Exercise task 1:
Locate every line in the listing that contains the word "listed" and copy each one out. Case counts.

Our Founding Fathers understood that they had inaugurated a republican federal union unique in its balance and distribution of powers. Unlike their descendants, who self-indulgently congratulate themselves on their democracy, the Fathers also understood that the preservation of such a regime was a daunting and demanding task, requiring virtue (in the masculine Roman sense) on the part of the citizenry as well as national good fortune. How to prevent rulers from usurping the rights of the people in the long run—as rulers inevitably tend to do—and, on the other hand, prevent majority rule (in its proper role as the deliberate sense of the people) from devolving into tyranny?

From the beginning, the founding generation identified dangers to the republican federal union under two antagonistic rubrics worked out in the quarrels between the friends of Mr. Jefferson and the friends of General Hamilton. The latter believed the greatest danger to be “disunion,” that without a vigorous central power, self-government would perish from its own anarchic tendencies. The Jeffersonian party felt that liberty could be destroyed just as surely by another danger, “consolidation”: the absorption of the sovereignty of the inhabitants of the various states by any or all branches of a “general government” intent on grasping powers beyond its legitimate and limited few.

Jefferson clearly regarded disunion as the lesser evil. Disunion would disperse but not necessarily subvert government of the people, especially since no one generation could irrevocably bind posterity. It mattered little if the Union broke into independent states or into two or more confederacies: self-government would survive and thrive. But to invest the central government with the powers and divinity that had once been attributed to monarchs (i.e., “consolidation”) would certainly destroy self-government.

Given data:
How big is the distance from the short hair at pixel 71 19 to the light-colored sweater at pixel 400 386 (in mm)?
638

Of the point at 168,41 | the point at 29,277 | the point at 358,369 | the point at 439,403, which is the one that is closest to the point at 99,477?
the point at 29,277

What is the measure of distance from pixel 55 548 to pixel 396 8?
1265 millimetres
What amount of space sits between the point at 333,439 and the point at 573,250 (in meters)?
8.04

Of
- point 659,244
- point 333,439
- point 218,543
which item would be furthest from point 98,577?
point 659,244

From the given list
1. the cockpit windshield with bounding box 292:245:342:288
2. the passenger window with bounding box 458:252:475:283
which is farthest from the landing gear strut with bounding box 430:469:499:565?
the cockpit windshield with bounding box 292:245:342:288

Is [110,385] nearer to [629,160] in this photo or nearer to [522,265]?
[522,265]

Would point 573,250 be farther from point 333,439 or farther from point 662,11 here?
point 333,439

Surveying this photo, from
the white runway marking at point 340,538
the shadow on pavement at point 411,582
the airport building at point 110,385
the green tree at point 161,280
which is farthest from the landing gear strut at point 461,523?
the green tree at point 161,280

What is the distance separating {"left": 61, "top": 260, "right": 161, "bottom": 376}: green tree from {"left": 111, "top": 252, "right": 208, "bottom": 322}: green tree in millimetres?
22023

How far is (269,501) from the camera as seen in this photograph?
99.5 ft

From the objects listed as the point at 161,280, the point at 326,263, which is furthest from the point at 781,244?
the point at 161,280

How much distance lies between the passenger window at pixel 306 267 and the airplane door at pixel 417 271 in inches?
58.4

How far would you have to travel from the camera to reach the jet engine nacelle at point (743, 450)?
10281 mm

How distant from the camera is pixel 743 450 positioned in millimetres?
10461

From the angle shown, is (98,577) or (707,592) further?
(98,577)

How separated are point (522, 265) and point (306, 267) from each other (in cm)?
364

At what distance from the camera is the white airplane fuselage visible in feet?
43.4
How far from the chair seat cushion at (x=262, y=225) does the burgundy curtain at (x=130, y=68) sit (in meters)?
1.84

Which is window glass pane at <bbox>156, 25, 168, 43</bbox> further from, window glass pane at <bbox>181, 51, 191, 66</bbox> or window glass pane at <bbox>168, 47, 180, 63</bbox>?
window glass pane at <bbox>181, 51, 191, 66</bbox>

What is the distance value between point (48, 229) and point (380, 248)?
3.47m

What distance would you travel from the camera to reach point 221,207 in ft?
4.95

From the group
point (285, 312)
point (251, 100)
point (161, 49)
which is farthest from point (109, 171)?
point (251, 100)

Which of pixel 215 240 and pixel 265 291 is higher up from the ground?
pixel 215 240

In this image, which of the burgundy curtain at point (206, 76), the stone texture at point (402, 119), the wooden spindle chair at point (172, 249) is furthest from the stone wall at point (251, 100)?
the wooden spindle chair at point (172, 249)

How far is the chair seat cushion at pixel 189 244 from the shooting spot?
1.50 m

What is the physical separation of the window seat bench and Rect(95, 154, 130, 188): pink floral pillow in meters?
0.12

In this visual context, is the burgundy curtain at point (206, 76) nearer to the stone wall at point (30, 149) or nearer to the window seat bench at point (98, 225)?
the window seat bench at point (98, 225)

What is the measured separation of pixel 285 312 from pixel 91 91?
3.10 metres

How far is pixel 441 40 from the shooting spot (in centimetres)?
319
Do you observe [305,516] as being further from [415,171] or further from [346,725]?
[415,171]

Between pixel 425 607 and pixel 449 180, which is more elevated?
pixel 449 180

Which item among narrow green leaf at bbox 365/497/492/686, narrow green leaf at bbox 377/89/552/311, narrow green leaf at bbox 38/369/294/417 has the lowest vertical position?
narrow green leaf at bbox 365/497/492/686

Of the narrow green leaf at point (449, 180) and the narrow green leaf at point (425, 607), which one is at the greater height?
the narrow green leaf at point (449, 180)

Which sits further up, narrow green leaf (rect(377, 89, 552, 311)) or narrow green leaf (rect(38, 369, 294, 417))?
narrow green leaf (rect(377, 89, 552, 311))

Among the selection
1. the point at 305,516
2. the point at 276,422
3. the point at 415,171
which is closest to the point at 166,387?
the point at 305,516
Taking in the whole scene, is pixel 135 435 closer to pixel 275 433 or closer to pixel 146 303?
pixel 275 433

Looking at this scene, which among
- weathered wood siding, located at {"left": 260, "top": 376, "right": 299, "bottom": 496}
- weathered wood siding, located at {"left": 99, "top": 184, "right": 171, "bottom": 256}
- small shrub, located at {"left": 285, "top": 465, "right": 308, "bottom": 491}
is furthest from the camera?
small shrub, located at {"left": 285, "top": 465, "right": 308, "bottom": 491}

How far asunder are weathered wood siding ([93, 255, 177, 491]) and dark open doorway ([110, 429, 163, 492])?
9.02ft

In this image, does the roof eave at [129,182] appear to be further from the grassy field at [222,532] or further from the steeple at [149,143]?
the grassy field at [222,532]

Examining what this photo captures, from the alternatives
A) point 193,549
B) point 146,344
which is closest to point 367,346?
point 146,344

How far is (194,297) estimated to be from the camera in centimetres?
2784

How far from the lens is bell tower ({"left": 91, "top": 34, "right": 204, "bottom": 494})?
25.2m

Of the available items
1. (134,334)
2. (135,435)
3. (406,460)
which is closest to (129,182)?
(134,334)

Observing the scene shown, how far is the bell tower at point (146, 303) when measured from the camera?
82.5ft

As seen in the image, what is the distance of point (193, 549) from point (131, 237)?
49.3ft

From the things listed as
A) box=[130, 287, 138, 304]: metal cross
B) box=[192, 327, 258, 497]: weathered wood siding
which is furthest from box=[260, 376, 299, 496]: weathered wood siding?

Exercise task 2:
Translate this sentence from the passage on disunion and consolidation into Spanish: "Jefferson clearly regarded disunion as the lesser evil."

Response 1:
From the objects listed as the point at 161,280, the point at 326,263, which is furthest from the point at 781,244?
From the things listed as

Response 2:
Jefferson consideraba claramente la desunión como el mal menor.